> Instructions to follow: Please pull out every line of the items below that contains the word "street", and copy each one as it appears.

▶

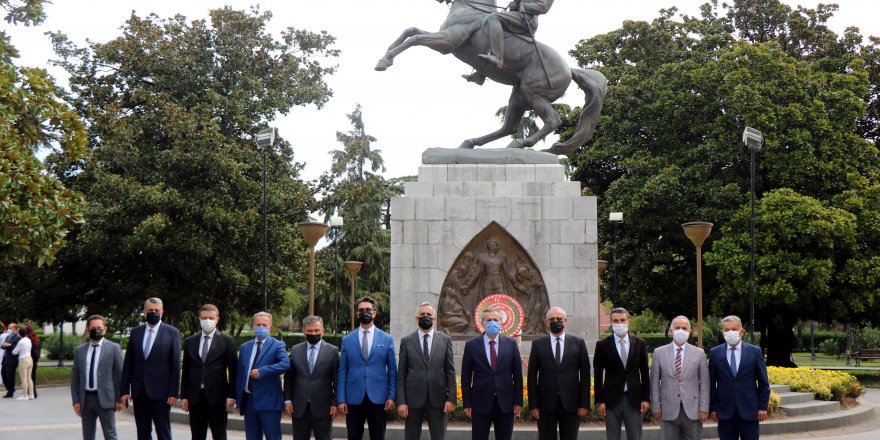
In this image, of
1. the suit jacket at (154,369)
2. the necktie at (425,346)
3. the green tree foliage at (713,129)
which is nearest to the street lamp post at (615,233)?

◀

> Solved exercise:
which is nearest to the street lamp post at (615,233)?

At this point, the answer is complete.